Often the apostles are referred to as "the twelve apostles" - the twelve disciples called by name by Jesus. But Paul called himself and Barnabus apostles. Were Paul and Barnabus really apostles?
The word apostle is a straight transliteration of the Greek apostolos, literally meaning "one who is sent forth." It implies an ambassador or messenger bearing an official message by the authority of someone more powerful than himself. Jesus called twelve Apostles to be his special messengers to all the world.
As we know, Judas, one of the twelve, betrayed him and committed suicide soon after. Matthias was called to replace Judas, which made it clear that the intention was to continue as twelve apostles, replacing the original members as they died. While the Bible doesn't record exactly when or under what circumstances Paul and Barnabas were called as apostles, we do know that there was a lot of persecution of Christians in general and Christian leaders in particular going on at the time. It's reasonable to suppose that they were called as replacements for others of the original twelve.
Specifically, the word Apostle comes from the greek word 'apostolos' which literally means messenger, envoy, or one sent. Apostle essentially means "teacher" as opposed to disciple which means "student".
Specifically in Christianity the Apostles were the 11 disciples who went on to spread the Gospel of Christ after His death and resurrection. Paul and some other 1st generation Christians are included in this term. For most Protestants using the word Apostle as a title only applies to those first generation leaders, although some denominations and schools of theological thought may differ.
I can not speak authoritatively to the use of the word in the Roman Catholic and Eastern Orthodox churches.
Apostle does come from the Greek word
apostello, as noted by Mason Wheeler, and it does indicate one who is sent out.
In the Gospels, the Twelve are most commonly referred to as disciples. They were following the Teacher, learning from Him as His students.
In John 17:18 and Matthew 28:18-20, among other verses, Jesus specifically sends them out and commissions them with the Great Commission.
So, those who were once followers of Jesus became those who were no longer bid to come and follow, but also to go out and proclaim a message.

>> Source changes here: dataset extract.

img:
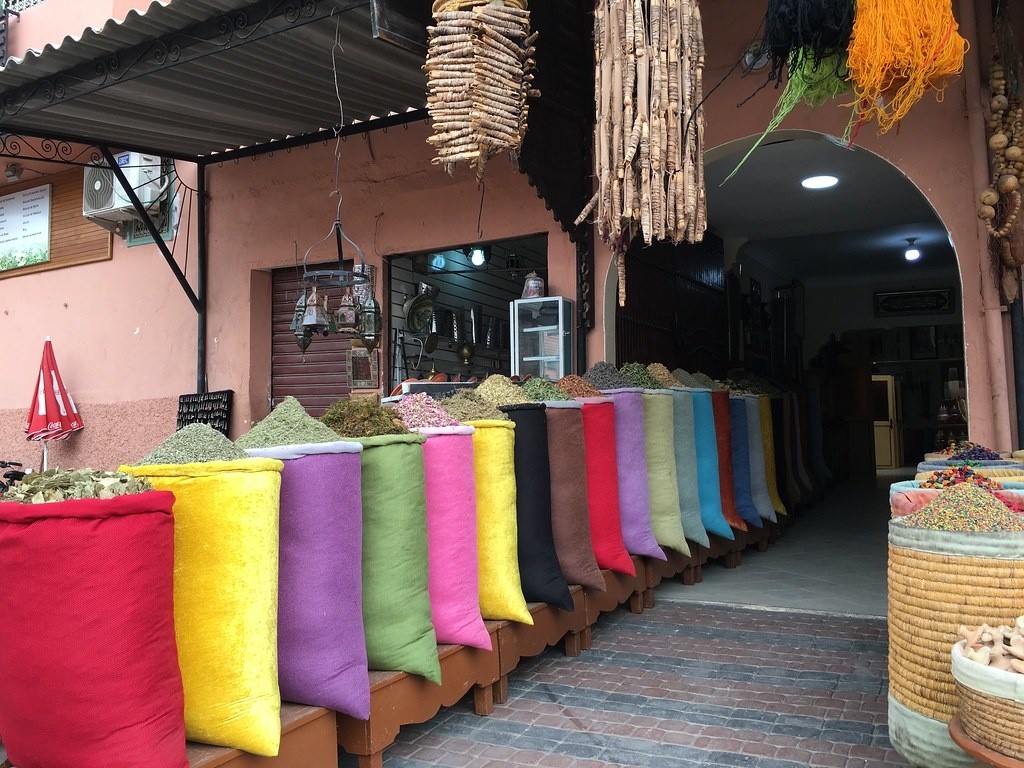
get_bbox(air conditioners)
[82,151,162,221]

Even in Matthew 4:19, the pattern for this was established. Jesus said, "Come follow me [be disciples], and I will make you fishers of men [apostles].
This is also the call of everyone who comes to Jesus. We must first and foremost follow Him, but we are also sent out with the Great Commission. Every disciple is called to be an apostle - a sent one.
Apo-stello: those prepared or 'sent-out-of' There is a formal designation for Jesus' original 12, plus Matthias and Paul. (Capital "A" Apostles, if you like)
But there ARE others who are authorised and sent: • James the Lord's brother (on the grounds of 1 Cor 15:7; Gal 1:19) • Paul sets Barnabas as an apostle side by side with himself (1Cor 9:5; Gal 2:9) • As does Luke (in Acts 13:2 f; 14:4,14); • the natural inference from a comparison of 1 Thess 1:1 with 2:6 is that he describes Silvanus and Timothy as "apostles of Christ"; • to the Philippians he mentions Epaphroditus as "your apostolos" interpreted in most bibles as messenger (Phil 2:25)
Apostles can be interpreted, in this manner, as messengers of the gospel. We see Paul (Capital "A" Apostle) and Stephen (not capital "A" apostle) set apart by: "many signs and wonders …regularly done among the people" as we see in 2 Corinthians 12:12 and in Acts 5:12.
There is a casual reference to "Apostles", the disciples that met Jesus personally, whom many regard as elders of the New Testament Church in matters of doctrine (12 plus Paul). And there were other authorised and 'sent-out' disciples who functioned as "apostles" of the church to spread the gospel.